Problem 1

The website https://archive.ics.uci.edu/ml/datasets/Ionosphere contains data evaluating “good” and “bad” radar returns for evidence of structure in the ionosphere. There are 351 observations of 34 predictors and a binary response, g or b.

(a)

Load the data into R, delete any columns with zero variance, and convert the first column to type num and the response to type factor. Set the seed to 12345 and partition the data using createDataPartition with p=0.7.

ionosphere = read.csv("C:\\Users\\Sarah\\OneDrive\\DAT315\\Project 5\\ionosphere.data", header = FALSE)
ionosphere$V2 <- NULL
ionosphere$V1 <- as.numeric(ionosphere$V1)
ionosphere$V35 <- as.factor(ionosphere$V35)

set.seed(12345)
library(caret)
trainingindices <- createDataPartition(ionosphere$V35, p = 0.7, list = FALSE)
training <- ionosphere[trainingindices, ]
testing <- ionosphere[-trainingindices, ]

(b)

Build CART (method=“rpart”), random forest (method=“rf”), gradient boosting machine (method=“gbm”), and SVM (method=“svmLinear”) models for the response and call them CART1, RF1, GBM1, and SVM1, respectively.

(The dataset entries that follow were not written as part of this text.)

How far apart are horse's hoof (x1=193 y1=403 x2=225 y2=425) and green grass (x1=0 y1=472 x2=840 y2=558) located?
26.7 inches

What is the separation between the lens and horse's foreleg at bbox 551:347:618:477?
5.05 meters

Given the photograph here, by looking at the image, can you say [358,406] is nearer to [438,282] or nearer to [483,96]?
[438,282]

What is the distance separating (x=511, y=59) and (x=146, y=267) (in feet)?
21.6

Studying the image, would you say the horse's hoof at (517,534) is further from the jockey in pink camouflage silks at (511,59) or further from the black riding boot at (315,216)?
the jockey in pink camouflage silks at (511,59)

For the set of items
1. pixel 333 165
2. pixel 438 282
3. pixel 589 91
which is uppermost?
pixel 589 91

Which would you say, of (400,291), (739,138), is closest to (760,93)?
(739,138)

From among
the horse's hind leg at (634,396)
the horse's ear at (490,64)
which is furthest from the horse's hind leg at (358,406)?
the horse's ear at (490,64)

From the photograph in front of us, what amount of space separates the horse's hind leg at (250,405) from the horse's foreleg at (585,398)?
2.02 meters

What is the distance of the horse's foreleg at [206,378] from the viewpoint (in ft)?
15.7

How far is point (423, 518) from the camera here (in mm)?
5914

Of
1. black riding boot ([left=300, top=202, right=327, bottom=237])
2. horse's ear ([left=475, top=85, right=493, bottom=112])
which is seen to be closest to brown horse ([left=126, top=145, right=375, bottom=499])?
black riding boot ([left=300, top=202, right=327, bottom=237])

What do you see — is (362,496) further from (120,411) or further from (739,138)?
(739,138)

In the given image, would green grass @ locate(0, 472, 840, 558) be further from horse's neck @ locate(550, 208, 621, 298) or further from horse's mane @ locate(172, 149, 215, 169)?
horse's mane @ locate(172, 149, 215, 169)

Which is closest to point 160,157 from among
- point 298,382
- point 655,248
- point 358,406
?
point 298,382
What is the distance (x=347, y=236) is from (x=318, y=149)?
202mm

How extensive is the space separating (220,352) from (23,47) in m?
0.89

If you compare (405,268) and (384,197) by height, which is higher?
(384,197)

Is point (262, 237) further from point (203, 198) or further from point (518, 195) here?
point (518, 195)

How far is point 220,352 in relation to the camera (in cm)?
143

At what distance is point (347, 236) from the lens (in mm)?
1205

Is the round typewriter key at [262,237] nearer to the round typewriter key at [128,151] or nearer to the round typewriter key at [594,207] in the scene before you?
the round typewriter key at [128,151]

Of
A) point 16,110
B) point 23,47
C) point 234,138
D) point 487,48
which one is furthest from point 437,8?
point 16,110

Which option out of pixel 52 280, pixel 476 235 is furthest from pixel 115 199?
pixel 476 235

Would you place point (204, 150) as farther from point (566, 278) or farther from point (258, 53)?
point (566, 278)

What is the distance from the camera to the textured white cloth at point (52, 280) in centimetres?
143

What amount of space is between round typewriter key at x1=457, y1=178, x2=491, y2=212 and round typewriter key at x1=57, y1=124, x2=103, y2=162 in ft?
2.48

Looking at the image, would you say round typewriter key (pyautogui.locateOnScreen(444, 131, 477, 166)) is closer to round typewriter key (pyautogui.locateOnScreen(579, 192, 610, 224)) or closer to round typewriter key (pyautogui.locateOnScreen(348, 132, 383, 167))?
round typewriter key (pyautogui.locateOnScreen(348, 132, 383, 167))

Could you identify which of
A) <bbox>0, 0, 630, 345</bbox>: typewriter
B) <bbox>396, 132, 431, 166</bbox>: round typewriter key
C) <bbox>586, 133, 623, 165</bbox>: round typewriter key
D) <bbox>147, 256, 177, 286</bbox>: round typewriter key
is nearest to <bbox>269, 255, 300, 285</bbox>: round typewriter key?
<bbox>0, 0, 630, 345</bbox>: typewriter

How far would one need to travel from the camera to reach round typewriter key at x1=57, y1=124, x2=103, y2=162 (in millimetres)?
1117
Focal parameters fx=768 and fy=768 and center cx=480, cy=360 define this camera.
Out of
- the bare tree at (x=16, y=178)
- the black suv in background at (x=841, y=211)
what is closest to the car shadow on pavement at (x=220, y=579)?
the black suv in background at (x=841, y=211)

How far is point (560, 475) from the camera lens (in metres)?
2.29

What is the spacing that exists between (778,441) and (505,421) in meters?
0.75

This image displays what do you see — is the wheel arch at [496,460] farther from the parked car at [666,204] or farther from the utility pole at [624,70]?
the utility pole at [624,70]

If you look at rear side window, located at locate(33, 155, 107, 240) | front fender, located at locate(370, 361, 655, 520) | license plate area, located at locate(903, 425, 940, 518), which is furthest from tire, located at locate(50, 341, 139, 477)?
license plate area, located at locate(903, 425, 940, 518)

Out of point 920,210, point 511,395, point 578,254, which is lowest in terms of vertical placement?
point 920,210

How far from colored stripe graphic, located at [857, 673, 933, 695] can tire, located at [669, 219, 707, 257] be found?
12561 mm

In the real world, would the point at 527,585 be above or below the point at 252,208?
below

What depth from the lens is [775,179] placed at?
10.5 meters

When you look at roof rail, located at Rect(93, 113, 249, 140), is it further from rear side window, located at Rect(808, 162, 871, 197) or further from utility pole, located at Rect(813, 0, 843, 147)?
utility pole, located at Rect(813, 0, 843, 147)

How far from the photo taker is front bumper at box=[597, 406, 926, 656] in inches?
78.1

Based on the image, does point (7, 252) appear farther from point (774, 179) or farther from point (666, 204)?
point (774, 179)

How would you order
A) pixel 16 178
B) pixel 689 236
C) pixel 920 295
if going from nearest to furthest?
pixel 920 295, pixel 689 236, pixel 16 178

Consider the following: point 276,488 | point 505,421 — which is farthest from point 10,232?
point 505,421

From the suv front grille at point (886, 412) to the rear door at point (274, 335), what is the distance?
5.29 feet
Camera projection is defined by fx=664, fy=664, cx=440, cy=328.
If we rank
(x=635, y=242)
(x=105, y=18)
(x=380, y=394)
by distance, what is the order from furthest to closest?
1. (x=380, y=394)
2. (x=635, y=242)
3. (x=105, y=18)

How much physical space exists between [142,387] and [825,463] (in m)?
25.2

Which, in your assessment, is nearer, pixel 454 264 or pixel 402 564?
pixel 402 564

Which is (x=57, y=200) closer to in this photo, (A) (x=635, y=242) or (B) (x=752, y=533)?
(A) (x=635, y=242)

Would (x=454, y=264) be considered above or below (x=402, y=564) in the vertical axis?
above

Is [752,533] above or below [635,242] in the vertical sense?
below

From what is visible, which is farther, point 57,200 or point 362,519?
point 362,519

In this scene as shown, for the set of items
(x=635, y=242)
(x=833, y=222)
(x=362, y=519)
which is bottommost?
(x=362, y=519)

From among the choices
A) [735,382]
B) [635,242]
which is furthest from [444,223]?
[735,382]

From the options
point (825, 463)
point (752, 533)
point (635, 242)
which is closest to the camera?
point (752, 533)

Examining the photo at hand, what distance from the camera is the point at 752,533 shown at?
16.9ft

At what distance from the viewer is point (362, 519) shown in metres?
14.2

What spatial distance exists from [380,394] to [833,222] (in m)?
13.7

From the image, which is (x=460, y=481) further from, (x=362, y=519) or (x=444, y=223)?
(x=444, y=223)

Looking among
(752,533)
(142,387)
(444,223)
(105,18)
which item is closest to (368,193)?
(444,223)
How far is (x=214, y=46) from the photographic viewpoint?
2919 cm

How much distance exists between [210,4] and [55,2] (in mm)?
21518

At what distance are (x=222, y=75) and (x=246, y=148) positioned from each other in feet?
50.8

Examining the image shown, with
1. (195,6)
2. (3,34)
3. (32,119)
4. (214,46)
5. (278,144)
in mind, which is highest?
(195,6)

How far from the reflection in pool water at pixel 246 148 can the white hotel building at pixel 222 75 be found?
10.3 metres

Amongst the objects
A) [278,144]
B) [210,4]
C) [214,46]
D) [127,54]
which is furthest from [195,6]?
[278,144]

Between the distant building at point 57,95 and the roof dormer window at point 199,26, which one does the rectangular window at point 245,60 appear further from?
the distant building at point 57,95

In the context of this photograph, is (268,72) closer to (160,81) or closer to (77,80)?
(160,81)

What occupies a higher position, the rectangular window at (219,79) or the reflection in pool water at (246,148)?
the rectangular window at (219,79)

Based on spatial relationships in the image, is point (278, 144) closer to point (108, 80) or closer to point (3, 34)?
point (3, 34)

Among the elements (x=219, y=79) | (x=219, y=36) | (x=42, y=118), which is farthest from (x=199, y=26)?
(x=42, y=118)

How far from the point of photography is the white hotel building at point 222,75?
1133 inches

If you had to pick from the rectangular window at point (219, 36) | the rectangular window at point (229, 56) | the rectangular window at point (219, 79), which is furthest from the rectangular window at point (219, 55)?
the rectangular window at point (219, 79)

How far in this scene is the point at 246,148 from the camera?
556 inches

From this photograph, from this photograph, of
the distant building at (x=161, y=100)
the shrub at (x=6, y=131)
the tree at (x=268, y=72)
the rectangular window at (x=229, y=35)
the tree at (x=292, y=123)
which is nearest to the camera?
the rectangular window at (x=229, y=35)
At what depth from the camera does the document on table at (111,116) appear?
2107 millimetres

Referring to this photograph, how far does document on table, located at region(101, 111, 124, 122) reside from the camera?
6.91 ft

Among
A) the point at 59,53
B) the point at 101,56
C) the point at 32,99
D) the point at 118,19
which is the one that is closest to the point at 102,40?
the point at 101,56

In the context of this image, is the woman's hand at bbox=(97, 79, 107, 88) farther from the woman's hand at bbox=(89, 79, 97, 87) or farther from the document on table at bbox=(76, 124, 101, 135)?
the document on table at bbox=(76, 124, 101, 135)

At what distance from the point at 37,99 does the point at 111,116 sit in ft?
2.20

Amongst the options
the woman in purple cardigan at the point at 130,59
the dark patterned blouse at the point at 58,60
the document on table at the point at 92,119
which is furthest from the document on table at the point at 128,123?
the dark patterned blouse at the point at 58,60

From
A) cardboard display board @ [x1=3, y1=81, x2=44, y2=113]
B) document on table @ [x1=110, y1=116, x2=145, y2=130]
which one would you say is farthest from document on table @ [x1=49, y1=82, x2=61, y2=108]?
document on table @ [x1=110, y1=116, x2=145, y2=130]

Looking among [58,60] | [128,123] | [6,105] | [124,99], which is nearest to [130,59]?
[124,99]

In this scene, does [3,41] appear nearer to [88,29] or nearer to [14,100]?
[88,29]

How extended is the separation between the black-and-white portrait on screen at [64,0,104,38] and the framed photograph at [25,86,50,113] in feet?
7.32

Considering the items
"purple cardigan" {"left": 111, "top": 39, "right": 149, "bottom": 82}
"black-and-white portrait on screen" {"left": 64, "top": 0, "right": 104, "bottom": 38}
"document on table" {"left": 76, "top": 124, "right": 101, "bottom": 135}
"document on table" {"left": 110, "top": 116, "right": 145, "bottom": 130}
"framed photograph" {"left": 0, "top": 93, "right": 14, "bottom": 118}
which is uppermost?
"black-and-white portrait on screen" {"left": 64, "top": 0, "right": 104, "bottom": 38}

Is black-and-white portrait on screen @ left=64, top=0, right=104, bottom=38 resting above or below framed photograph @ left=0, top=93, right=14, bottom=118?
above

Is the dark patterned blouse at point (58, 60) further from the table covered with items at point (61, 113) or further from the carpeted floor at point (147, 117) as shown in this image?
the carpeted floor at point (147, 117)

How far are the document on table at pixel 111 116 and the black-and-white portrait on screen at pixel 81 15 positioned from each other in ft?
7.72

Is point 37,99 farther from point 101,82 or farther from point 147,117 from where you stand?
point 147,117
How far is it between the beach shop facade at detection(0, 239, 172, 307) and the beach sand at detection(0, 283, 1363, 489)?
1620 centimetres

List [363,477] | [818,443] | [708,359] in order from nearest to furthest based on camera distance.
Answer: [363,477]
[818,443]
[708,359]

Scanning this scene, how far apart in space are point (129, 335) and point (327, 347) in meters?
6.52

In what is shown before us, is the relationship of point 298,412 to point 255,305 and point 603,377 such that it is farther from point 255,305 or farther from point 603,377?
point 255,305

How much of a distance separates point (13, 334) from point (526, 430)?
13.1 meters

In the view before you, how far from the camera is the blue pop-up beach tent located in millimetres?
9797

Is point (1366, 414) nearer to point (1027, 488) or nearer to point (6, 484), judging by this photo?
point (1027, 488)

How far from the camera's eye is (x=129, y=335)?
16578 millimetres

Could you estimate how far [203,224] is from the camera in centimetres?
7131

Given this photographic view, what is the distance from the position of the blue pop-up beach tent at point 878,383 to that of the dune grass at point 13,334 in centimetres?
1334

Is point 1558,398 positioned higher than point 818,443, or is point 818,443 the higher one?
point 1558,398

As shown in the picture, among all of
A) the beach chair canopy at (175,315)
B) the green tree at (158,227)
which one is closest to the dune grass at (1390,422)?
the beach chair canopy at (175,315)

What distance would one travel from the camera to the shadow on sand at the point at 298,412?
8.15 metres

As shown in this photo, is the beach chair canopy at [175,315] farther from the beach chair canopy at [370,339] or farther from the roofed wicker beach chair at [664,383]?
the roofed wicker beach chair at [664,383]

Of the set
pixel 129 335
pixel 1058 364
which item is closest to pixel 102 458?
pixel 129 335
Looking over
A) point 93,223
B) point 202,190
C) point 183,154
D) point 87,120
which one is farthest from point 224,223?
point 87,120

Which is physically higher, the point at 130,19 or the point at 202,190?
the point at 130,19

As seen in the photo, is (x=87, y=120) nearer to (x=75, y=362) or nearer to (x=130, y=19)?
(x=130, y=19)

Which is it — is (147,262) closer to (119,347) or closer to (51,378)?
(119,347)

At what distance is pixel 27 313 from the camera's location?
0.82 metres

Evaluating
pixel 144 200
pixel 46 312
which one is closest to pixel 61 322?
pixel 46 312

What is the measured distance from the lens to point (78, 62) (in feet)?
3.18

Be sure to suppress computational details that your reader doesn’t want to see.

cart

CART1 <- train(V35~., data = training, 
              method="rpart",
              trControl=trainControl(method="cv", 10),
              preProcess=c("center","scale"))
ionospheretrain1 <- predict(CART1, newdata = training)
confusionMatrix(ionospheretrain1, training$V35)$overall[1]

##  Accuracy 
## 0.8947368

ionospheretest1 <- predict(CART1, newdata = testing)
confusionMatrix(ionospheretest1, testing$V35)$overall[1]

##  Accuracy 
## 0.9423077

random forest

RF1 <- train(V35~., data = training, 
              method="rf",
              trControl=trainControl(method="cv", 10),
              preProcess=c("center","scale"))
ionospheretrain2 <- predict(RF1, newdata = training)
confusionMatrix(ionospheretrain2, training$V35)$overall[1]

## Accuracy 
##        1

ionospheretest2 <- predict(RF1, newdata = testing)
confusionMatrix(ionospheretest2, testing$V35)$overall[1]

##  Accuracy 
## 0.9519231

gradient boosting machine

GBM1 <- train(V35~., data = training, 
              method="gbm",
              trControl=trainControl(method="cv", 10),
              preProcess=c("center","scale"))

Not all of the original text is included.